In the citi bike scenario in MARO, the trip generation and the corresponding bike
flow is defined as follows:

* Given a fixed time interval, for each specific source-destination station pair,
  a trip requirement will arise according to a predefined distribution or the real
  trip data. It depends on the chosen topology.
* If there are enough available bikes in the source station of the trip requirement,
  the required bike(s) will be unlocked and assigned to this trip. Otherwise, a
  shortage will be recorded in the source station.
* The trip duration is read from the trip log if real trip data is used. Otherwise,
  the duration will be sampled from a specific random distribution.
* At the end of the trip, the bike will be returned to the destination station.
  But if the destination does not have enough available docks, the bike will be
  returned to the nearest station with available docks.

Bike Repositioning
^^^^^^^^^^^^^^^^^^

As for the repositioning operation, the simulator in MARO will regularly check
the remaining bikes in each station and compare it with a predefined low watermark
and high watermark. If the bike inventory is lower than the low watermark, the
station will generate a ``Demand`` event to request the supply of bikes from its
neighboring stations. Similarly, if the bike inventory is higher than the high
watermark, the station will generate a ``Supply`` event to transport excess bikes
to its neighboring stations. The low watermark and the high watermark is specified
in the topology and can be customized based on different requirements.

The target station candidates of the ``Supply`` and ``Demand`` events are selected
by a predefined multi-layer filter in this scenario:

#. The distance between the caller station and the neighboring stations will be
   used to filter and get a specific number of stations;
#. The number of available bikes at each candidate station will be used to further
   filter on the candidate stations. For a ``Supply`` event, the stations with less
   bikes will be kept, while for a ``Demand`` event, the stations with more bikes will
   be kept;
#. The future trip requirement of the target station will be the last filter. For
   a ``Supply`` event, the stations with more future trip requirement will be left in
   the final station candidate set, while the stations with less future trip
   requirement will be left for ``Demand`` event.

The size of the candidate sets in each filter level is specified in the topology
and can be customized based on different requirements.

Once the target station candidate is filtered, the ``action scope`` for each candidate
will also be calculated in the simulator and return to the decision agent together
with some other information in the `DecisionEvent <#decisionevent-in-citi-bike>`_.
For a ``Supply`` event, the bike inventory of the caller station and the number of
available docks of the target station candidates will be attached. On the contrary,
for a ``Demand`` event, the number of available docks of the source station and the
bike inventory of the target station candidates will be attached.

Based on the given target station candidates and the corresponding ``action scope``\ ,
the decision agent of the caller station should decide how many bikes to transfer
to/request from the target station. We call a pair of ``(target station, bike number)``
a repositioning action. After an action taken, the destination station should wait
for a certain period to get the bikes available for trip requirement. The action
`lead time <https://en.wikipedia.org/wiki/Lead_time>`_ is sampled from a predefined
distribution.

TASKS FOR THIS EXERCISE ->
(1) Does each statement agree with the MARO bike repositioning excerpt? Answer yes or no for each, and quote the deciding words from the excerpt.
(a) A bike whose destination lacks enough available docks is returned to the nearest station with available docks.
(b) The lead time of a repositioning action is read from the trip log.
(c) The low and high watermarks can be customized.
(2) Answer these from the MARO bike repositioning excerpt:
(a) What gets recorded in the source station when it lacks enough available bikes for a trip requirement?
(b) What serves as the last filter when target station candidates are selected?
(c) What is a pair of (target station, bike number) called?
(3) Proceed with the MARO bike repositioning excerpt, starting after its final sentence.
The lines that come after the bike repositioning excerpt have no part in this work.

[Spatial questions about scenes]
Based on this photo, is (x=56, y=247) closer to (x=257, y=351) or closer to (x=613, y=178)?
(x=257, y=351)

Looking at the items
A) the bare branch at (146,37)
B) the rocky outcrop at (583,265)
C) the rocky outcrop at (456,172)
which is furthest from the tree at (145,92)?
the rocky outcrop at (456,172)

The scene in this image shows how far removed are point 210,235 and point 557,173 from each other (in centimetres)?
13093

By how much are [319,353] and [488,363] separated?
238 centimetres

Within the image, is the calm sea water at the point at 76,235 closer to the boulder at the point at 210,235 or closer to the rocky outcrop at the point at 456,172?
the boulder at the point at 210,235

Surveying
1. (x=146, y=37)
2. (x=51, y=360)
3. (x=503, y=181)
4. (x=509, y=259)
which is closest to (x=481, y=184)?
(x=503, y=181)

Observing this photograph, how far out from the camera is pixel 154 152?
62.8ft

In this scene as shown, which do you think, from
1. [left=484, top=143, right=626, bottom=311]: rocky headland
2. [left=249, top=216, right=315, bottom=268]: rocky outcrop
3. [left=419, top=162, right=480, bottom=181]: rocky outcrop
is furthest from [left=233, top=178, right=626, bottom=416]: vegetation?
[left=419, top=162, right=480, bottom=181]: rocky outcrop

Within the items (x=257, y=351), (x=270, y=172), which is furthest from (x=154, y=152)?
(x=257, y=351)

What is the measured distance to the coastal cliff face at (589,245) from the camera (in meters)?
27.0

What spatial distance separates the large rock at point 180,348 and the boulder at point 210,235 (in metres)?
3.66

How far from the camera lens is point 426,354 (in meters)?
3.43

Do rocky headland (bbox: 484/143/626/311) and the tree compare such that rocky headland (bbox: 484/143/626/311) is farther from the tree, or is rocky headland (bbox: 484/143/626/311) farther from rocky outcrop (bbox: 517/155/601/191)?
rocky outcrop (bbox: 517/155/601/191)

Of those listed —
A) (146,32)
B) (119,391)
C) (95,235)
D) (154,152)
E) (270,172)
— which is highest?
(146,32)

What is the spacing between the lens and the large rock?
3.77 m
* * *
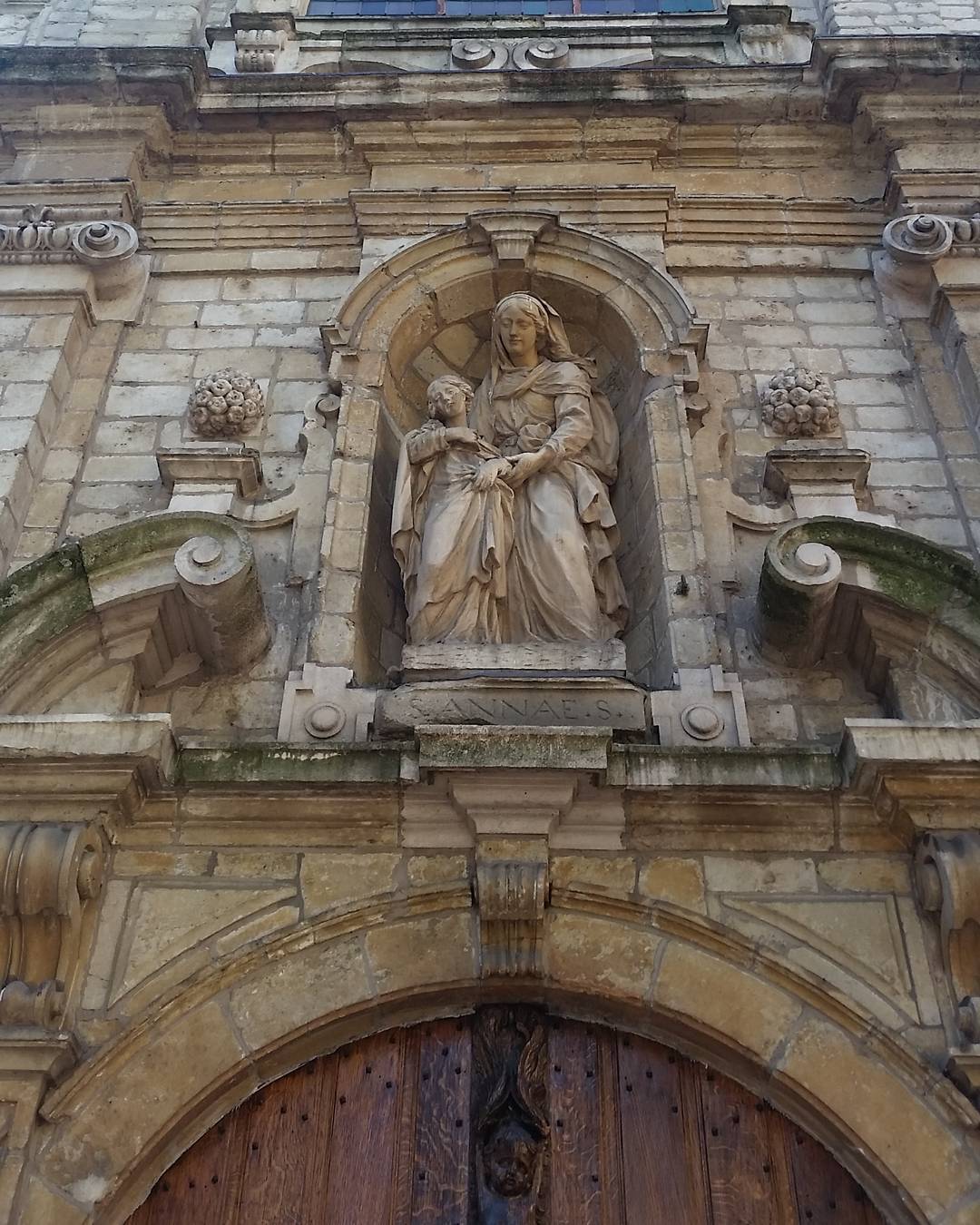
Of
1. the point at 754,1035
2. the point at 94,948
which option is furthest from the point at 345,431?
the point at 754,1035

RESULTS OF THE TASKS ->
(1)
(a) Yes: "the bike will be returned to the nearest station with available docks."
(b) No: "is sampled from a predefined distribution."
(c) Yes: "The low watermark and the high watermark is specified in the topology and can be customized based on different requirements."

(2)
(a) A shortage.
(b) The future trip requirement of the target station.
(c) A repositioning action.

(3)
Topologies
----------

To provide an exploration road map from easy to difficult, two kinds of topologies
are designed and provided in Citi Bike scenario. Toy topologies provide a super
simplified environment for algorithm debugging, while the real topologies with
real data from Citi Bike historical trips can present the real problem to users.

Toy Topologies
^^^^^^^^^^^^^^

In toy topology, the generation of the trip requirements follows a stable pattern
as introduced above. The detailed trip demand pattern are listed as below. And we
hope that these toy topologies can provide you with some insights about this scenario.

.. image:: ../images/scenario/citibike.toys.svg
   :target: ../images/scenario/citibike.toys.svg
   :alt: Citi Bike toy topologies

**toy.3s_4t**\ : There are three stations in this topology. Every two minutes,
there will be a trip requirement from S2 to S3 and a trip requirement from S3 to
S2. At the same time, every two minutes, the system will generate trip requirement
from S1 to S3 and from S1 to S2 with a fixed probability (80% and 20%, respectively).
In this topology, the traffic flow between S2 and S3 is always equal, but station
S1 is a super consumer with only bikes flow out. So the best repositioning policy
in this topology is to reposition bikes from S2 and S3 to S1. It requires the
active request action of S1 or the proactive transfer action of S2 and S3.

**toy.4s_4t**\ : There are four stations in this topology. According to the global
trip demand, there are more returned bikes than leaving bikes in station S1 and S3,
while more leaving bikes than returned bikes in station S2 and S4. So the best
repositioning policy in this topology is to reposition the excess bikes from S1
and S3 to S2 and S4. Furthermore, the cooperation between these stations is also
necessary since only a proper allocation can lead to a globally optimal solution.

**toy.5s_6t**\ : There are five stations in this topology. Although trip demand is
more complex than the other two topologies above, we can still find that station
S1 is a self-balancing station, station S2 and S5 have more returned bikes, and
station S3 and S4 have more leaving bikes. Just like in topology toy.4s_4t, the
best repositioning policy is to reposition excess bikes from S2 and S5 to S3 and
S4 coordinately.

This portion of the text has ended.